++++ PASSAGE ++++

Link to WarmupCosineDecay Scheduler & Callback
[https://www.dlology.com/blog/bag-of-tricks-for-image-classification-with-convolutional-neural-networks-in-keras/](http://)

In [12]:
# Set a learning rate annealer
learning_rate_reduction = ReduceLROnPlateau(monitor='val_loss', 
                                            patience=3, 
                                            verbose=1, 
                                            factor=0.5,
                                            min_lr=0.00001)
filepath = "color.h5"
checkpoint = ModelCheckpoint(filepath,
                             save_best_only=True,
                             monitor='val_loss',
                             mode='min')

early_stop = EarlyStopping(monitor='val_loss', 
                           patience=10,
                           restore_best_weights=True,
                           mode='min',
                           )

model_callbacks = [learning_rate_reduction, checkpoint, early_stop]
# as a way to improve try LearningRateScheduler with custom scheduler function
# e.g. take some warmup step with low lr, then increase it significantly
# and after decay lr monotoniously

# Train the Model

In [14]:
BATCH_SIZE = 20
model.fit_generator(image_train_generator(X_train_rgb, BATCH_SIZE),
            epochs=30,
            validation_data=image_valid_generator(X_valid_rgb, 8),
            validation_steps=X_valid_rgb.shape[0]//8,
            verbose=1,
            steps_per_epoch=X_train_rgb.shape[0]//BATCH_SIZE,
            callbacks=model_callbacks
                   )

++++ ENTRIES PROVIDED ++++

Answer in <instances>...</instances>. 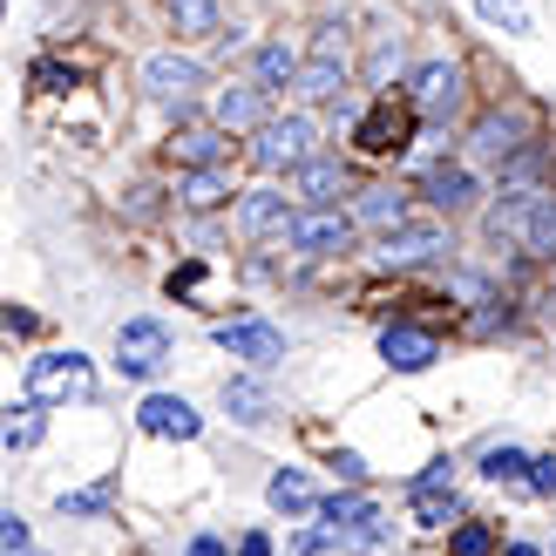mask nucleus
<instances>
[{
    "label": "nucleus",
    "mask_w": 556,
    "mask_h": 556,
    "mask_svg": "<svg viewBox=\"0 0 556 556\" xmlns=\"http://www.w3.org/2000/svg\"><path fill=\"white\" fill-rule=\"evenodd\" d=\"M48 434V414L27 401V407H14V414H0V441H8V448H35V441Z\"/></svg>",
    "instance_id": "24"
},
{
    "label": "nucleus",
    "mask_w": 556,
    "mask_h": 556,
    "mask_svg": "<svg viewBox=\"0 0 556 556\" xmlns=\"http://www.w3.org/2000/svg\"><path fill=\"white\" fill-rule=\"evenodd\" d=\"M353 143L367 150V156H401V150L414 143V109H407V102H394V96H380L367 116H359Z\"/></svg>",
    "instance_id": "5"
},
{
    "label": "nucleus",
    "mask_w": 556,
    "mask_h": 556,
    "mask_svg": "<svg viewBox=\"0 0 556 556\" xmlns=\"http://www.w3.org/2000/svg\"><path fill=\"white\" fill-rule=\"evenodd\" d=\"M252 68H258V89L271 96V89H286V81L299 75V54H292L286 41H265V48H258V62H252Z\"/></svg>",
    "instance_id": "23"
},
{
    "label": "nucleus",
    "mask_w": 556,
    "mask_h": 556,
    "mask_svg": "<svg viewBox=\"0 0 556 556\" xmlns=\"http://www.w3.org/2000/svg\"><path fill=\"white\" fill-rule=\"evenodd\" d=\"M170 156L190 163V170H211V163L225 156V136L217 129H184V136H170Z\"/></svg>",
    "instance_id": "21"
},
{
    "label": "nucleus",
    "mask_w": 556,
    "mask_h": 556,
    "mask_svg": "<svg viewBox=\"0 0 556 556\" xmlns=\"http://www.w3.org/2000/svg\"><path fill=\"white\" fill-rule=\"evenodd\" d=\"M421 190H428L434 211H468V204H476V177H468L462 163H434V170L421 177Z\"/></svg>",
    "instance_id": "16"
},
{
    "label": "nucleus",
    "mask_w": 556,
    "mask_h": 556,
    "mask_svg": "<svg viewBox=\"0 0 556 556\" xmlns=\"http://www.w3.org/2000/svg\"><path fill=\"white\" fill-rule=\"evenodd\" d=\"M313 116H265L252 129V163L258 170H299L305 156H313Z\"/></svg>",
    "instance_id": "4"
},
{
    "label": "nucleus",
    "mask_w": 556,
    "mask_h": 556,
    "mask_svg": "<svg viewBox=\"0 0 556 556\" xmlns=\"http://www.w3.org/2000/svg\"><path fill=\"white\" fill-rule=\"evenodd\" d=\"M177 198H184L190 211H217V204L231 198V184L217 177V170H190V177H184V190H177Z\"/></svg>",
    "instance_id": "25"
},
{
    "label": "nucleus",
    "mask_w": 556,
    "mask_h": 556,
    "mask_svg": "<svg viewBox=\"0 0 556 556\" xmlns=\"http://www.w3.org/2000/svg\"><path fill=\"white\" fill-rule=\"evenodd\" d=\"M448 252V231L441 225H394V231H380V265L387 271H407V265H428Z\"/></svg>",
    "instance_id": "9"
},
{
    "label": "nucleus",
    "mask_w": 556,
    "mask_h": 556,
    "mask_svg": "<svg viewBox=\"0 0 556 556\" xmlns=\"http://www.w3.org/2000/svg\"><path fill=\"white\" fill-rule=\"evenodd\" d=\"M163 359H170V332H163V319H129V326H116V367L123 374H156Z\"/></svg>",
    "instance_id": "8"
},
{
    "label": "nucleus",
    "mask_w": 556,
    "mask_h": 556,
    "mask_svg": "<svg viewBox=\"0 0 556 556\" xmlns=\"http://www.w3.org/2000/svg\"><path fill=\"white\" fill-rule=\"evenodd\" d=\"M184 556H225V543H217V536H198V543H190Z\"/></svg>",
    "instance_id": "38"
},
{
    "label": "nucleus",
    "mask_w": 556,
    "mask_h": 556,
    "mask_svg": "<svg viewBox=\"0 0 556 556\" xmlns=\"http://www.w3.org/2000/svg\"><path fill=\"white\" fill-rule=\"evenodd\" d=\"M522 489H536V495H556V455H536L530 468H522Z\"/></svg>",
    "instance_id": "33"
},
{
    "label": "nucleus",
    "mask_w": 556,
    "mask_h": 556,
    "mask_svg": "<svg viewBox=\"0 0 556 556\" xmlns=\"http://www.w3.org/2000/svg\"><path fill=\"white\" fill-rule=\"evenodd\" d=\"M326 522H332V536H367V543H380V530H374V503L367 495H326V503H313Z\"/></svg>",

++++

### DIRECTION
Can you reproduce word for word the part of the Keras training code that begins at "Link to WarmupCosineDecay" and stops after "min_lr=0.00001)"?

### RESULT
Link to WarmupCosineDecay Scheduler & Callback
[https://www.dlology.com/blog/bag-of-tricks-for-image-classification-with-convolutional-neural-networks-in-keras/](http://)

In [12]:
# Set a learning rate annealer
learning_rate_reduction = ReduceLROnPlateau(monitor='val_loss', 
                                            patience=3, 
                                            verbose=1, 
                                            factor=0.5,
                                            min_lr=0.00001)